Earlier this year, Trump announced his opposition to the Equality Act, with a senior administration official telling the Washington Blade that the Trump administration felt the bill was "filled with poison pills that threaten to undermine parental and conscience rights." Most recently, the Trump administration rejected U.S. embassies' requests to fly rainbow pride flags on embassy flagpoles during LGBTQ Pride month, NBC News reported.
Sen. Elizabeth Warren
If you've followed the 2020 election at all, you may have heard the joke that Sen. Elizabeth Warren has a plan for everything. So it's no surprise then that she rolled out a LGBTQ rights agenda via NewNowNext in May. In it, she vowed to pass the Equality Act, institute a federal ban on conversion therapy, repeal the Trump administration's transgender military ban, enact anti-discrimination protections for transgender people, and reverse the State Department's recent decision to deny family visas to same-sex domestic partners of foreign diplomats.
But according to Uproxx, some have criticized Warren's LGBTQ plan as being too narrowly focused, and called on her to consider policies geared at decriminalizing sex work and curbing the incarceration rates of LGBTQ people.
During the 2016 Republican primary, former Massachusetts Gov. Bill Weld said he'd been a supporter of LGBTQ rights since the very first month he was in office. "I was way out there by myself on gay and lesbian rights, starting my first month in office, in January 1991. And for 10 years, no one followed suit."
GLAAD confirmed Weld's "pro-LGBTQ record" earlier this year in a press release claiming he could "help usher in a new wave of acceptance" for the Republican Party. While serving as the governor of Massachusetts, Weld established the Governor's Commission on Gay and Lesbian Youth and appointed Margaret H. Marshall to the Massachusetts Supreme Judicial Court. Marshall would later go on to author the court's ruling regarding same-sex couples' constitutionally-protected right to marriage equality.
While spiritual author and speaker Marianne Williamson has no voting record to reflect upon, LGBTQ Nation has described her as having "in-depth ties to the gay community" due to the lectures she's given on the idea of love without condemnation. On her 2020 campaign website, Williamson has expressed support for the Equality Act and collecting census data on LGBTQ citizens. She has also vowed to end discrimination against LGBTQ people in areas of health care, housing, employment, and services.

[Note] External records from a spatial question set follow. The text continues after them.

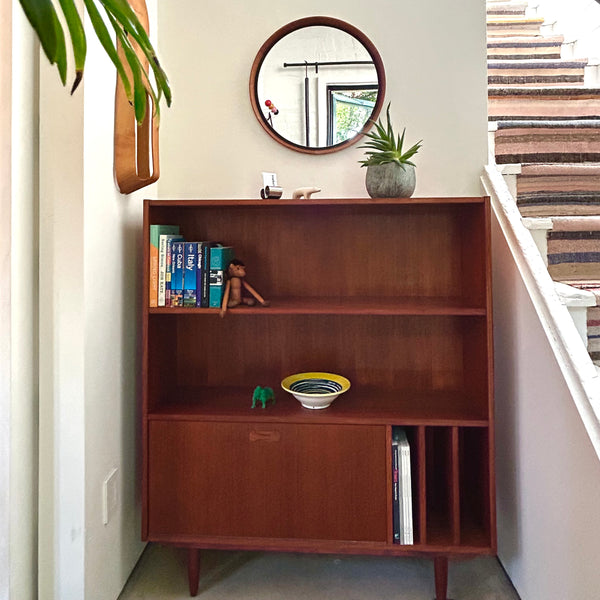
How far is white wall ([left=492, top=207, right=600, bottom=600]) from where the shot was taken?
4.13 ft

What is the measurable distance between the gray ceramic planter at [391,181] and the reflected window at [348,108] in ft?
1.06

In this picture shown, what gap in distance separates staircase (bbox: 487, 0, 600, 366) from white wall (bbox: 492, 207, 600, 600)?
0.17m

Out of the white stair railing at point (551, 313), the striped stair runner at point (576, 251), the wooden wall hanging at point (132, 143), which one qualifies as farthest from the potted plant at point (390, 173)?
the wooden wall hanging at point (132, 143)

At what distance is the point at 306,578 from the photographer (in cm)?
186

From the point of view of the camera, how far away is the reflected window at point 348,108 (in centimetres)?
201

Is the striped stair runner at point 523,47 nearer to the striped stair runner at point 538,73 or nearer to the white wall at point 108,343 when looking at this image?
the striped stair runner at point 538,73

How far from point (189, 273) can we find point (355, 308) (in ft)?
1.76

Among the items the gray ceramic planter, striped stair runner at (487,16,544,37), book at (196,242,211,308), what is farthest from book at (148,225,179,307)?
striped stair runner at (487,16,544,37)

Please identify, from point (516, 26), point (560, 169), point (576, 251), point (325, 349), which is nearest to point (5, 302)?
point (325, 349)

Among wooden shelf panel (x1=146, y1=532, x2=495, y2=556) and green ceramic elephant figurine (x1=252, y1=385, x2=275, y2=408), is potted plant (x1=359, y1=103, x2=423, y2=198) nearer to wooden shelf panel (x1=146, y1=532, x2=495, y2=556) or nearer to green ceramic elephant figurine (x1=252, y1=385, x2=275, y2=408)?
green ceramic elephant figurine (x1=252, y1=385, x2=275, y2=408)

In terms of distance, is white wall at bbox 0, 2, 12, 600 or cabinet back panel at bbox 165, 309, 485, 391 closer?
white wall at bbox 0, 2, 12, 600

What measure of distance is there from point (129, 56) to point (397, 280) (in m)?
1.51

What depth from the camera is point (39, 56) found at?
1427 millimetres

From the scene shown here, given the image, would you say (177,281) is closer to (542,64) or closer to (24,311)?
(24,311)
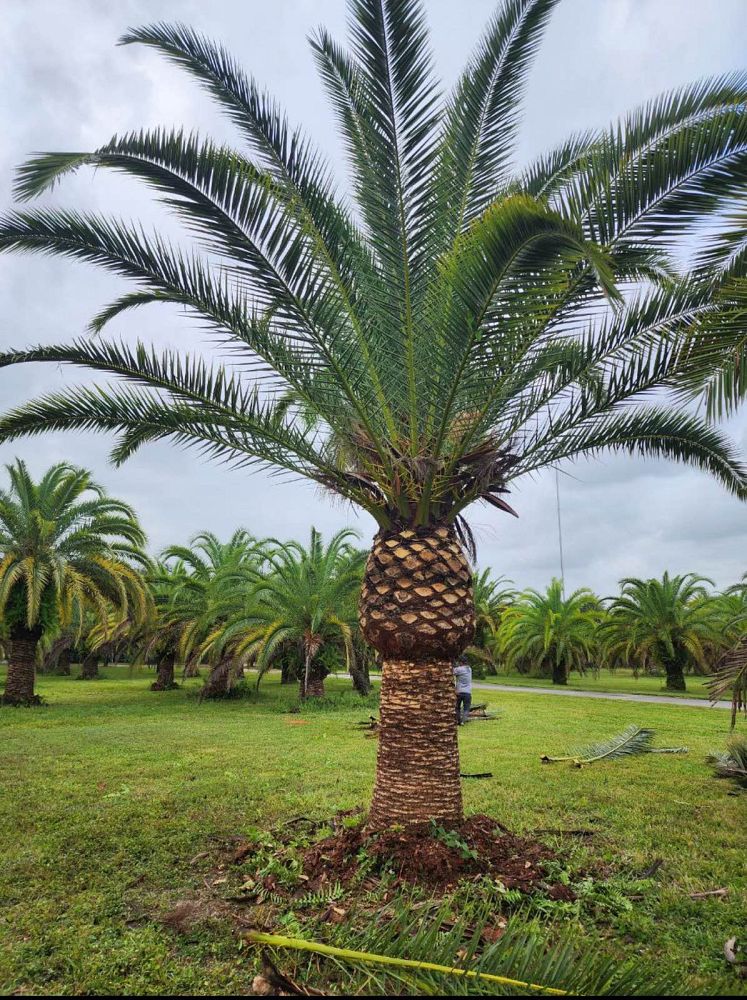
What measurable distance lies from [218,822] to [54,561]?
11190 millimetres

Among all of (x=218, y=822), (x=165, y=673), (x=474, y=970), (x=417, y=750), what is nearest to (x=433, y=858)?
A: (x=417, y=750)

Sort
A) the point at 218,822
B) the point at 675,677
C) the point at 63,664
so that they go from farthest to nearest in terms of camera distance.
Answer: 1. the point at 63,664
2. the point at 675,677
3. the point at 218,822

So far, much of Andrew Yang's 2020 presidential campaign has centered around establishing a universal basic income. His campaign website lists only one policy directive under "LGBTQ Rights": extending federal anti-discrimination protections to include sexual orientation and gender identity.
However, Yang also has argued that a universal basic income "would be a game changer for millions, particularly those at higher risk" like the LGBTQ community. "LGBTQ Americans are more likely to be kicked out of the house or fired from a job based on their identity," he tweeted. "UBI would help provide security and a path forward for all Americans."
While the Equality Act would, if signed into law, provide LGBTQ people with a number of protections when it comes to things like housing, employment, and other public accommodations, it's by no means the endgame for LGBTQ rights. And as the 2020 election continues to heat up, voters are likely to press presidential candidates on their plans to fully advance and protect LGBTQ rights.